So it is me again. Laura's husband Brandon. I don't really get into this blog thing that often, but Laura wanted to put my "flair" into it today. Also, I think she was just a little tired of it just being her. I was going to do it yesterday, but I wasn't feeling to well. I kinda felt nauseous from the butter I cooked with last night. Just so you all know I made a sausage and cheese omelet and fresh hash browns. I think I might have used too much butter. Anyway back to the blog. I use to have a blog on Xanga called TTF (Top Ten Friday). It was kinda like David Letterman's Top Ten, but I made it up myself. One of them was Top Ten Things I Am Still Trying To Get Use To With Being Married. So to commemorate that time in my life I have come up with The Top Ten Friday special edition TTS (Top Ten Saturday).
Top Ten Observations I have had on our Adoption Adventure.

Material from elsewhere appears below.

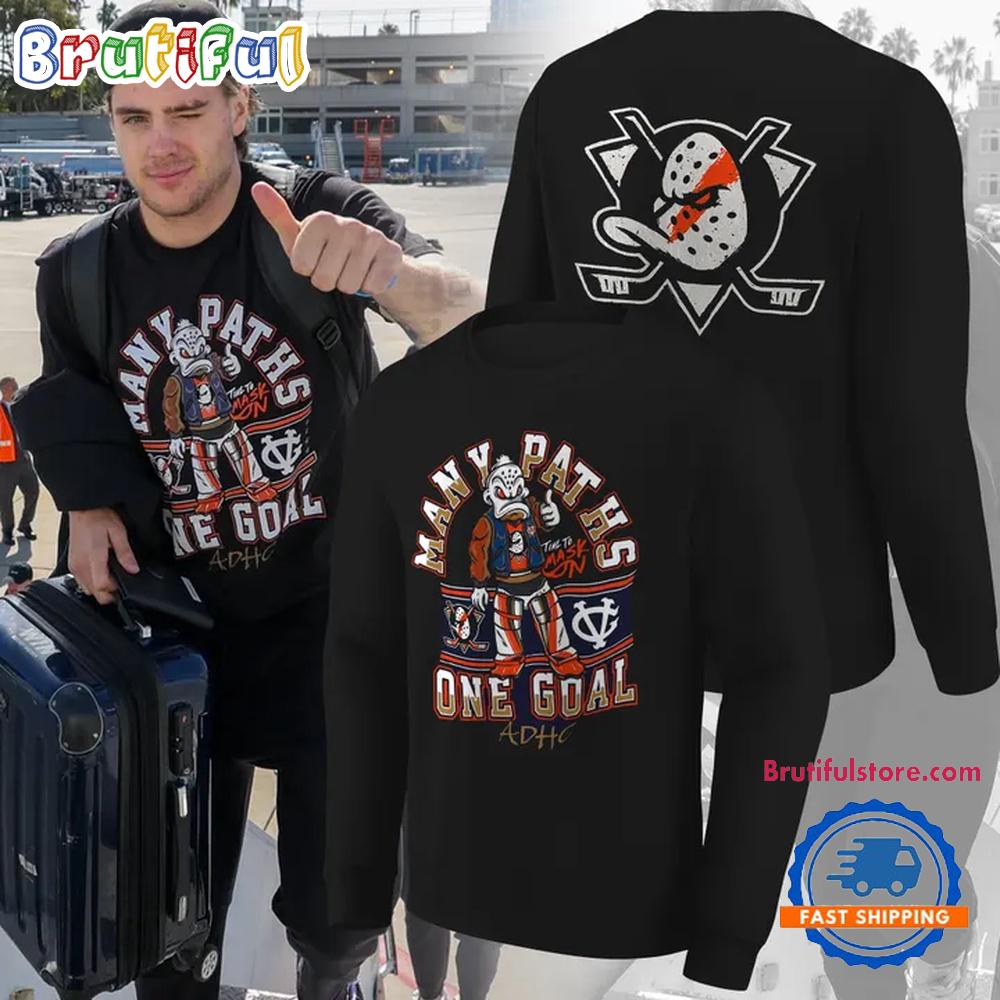 Anaheim Ducks Many Paths One Goal Limited Edition Hoodie T-Shirt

10) They only have instant coffee here. Don't get me wrong the coffee shop we went to had pretty good coffee. However, it wasn't until we went to the store a couple of times, and watched some television that I noticed they only sell instant coffee.

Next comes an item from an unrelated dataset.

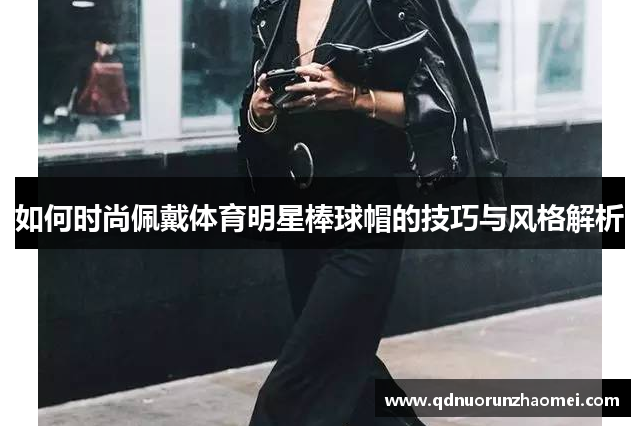 如何时尚佩戴体育明星棒球帽的技巧与风格解析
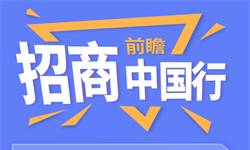 特別策劃｜“前瞻·招商中國行”已啟動(dòng) 速速報(bào)名！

9) Going to a place where you don't speak the language, and can't read/pronounce the words is a great place to loose weight. If you can't tell the person what you want to eat, or if your not able to point to the item that is a great diet plan. Now for those that have been concerned about our nutrition or just started after reading this don't be we are fine.
8) There are a lot of wild animals. Really just a lot of stay dogs and cats. The dogs travel around in packs, but they are friendly. I think people may feed them so that could be why they are nice. You do have to be aware of where you walk. They do leave behind...presents.
7) One of the most interesting things I have seen is people walking around with sleds. They are not just children, but adults too. First let me say most people where we are walk not drive. So when it snows they take a sled with them to transport items be it groceries or a child. Some have backs on them for little children so they don't have to walk, and the parents just pull the sled behind them. It is a pretty cool situation.
6) Today I saw a man washing a car. Now I am not talking about going to a car wash. I am talking about a man got a bucket of water, soap, and cloth and was washing a car (it's not like he was washing the salt off of it, because they don't salt the streets). If you don't know about the climate we are in, there is snow on the ground. Come to think of it, it was snowing while he was washing the car. Later when we came back for our second visit the car looked very good. Along the same lines people take their area rugs outside in the snow and clean/beat them. I also observed a couple lay the rug on the snow put snow on the rug, pick it up then beat the snow off of it. I am sure there is a perfectly logical reason behind it, but it is kind of curious to observe.
5) Women walking in high heel boots. When Laura and I first arrived all women of all ages wear high heel boots with leggings or skinny jeans. I thought to myself, "It is trendy here too." Then the snow came. I saw women in the same things. Boots with high heels. They have a functional purpose: snow does not get into your shoes. However, these women are really talented. They walk effortlessly on ice, snow, and uneven terrain in high heels without falling. Kudos to them.
4) Their chocolate and juice here is wonderful. First the chocolate. I think it is sweeter and smoother. We eat a different candy bar every few days just to taste the different ones, and my favorite brand is Roshen. It is made here in Eastern Europe. Don't worry we will be taking some on the road/tracks/air. Second the juice. I can't read the labels, but I don't think it is made from concentrate. There is "pulp" in it. It doesn't matter what kind, orange, mixed fruit, mango, cranberry apple. Our most favorite is probably mango and pineapple (so far). We try different flavors every few days.
3) There are stuffed animals everywhere. You know the kind that you would get at the fair or a prize at a carnival. Everywhere I turn I feel like there is a stuffed animal staring at me. There are nine in arms length of me right now. Even our web cam that we use is a stuffed animal. I feel like I am in a claw machine at Chuck E. Cheese.
2) Not many people smile here. I always feel awkward when I smile at somebody, because they usually don't smile back. It must be cultural. Please don't get me wrong they are nice, but whenever you see somebody back in the states usually you say hello and smile at them. Here they just say hello.
1) Laura and I have spent way to much time together, we are turning into one person. It is not a bad thing, but it sure does make the days interesting. For example: there are three people in the room with me right now. Me, Laura, and Laura's reflection. I asked Laura a question and she told me I had to refer all questions to her secretary. When I asked who that was she pointed to herself in the mirror. That is a comment that I would have probably made. We are definitely getting cabin fever.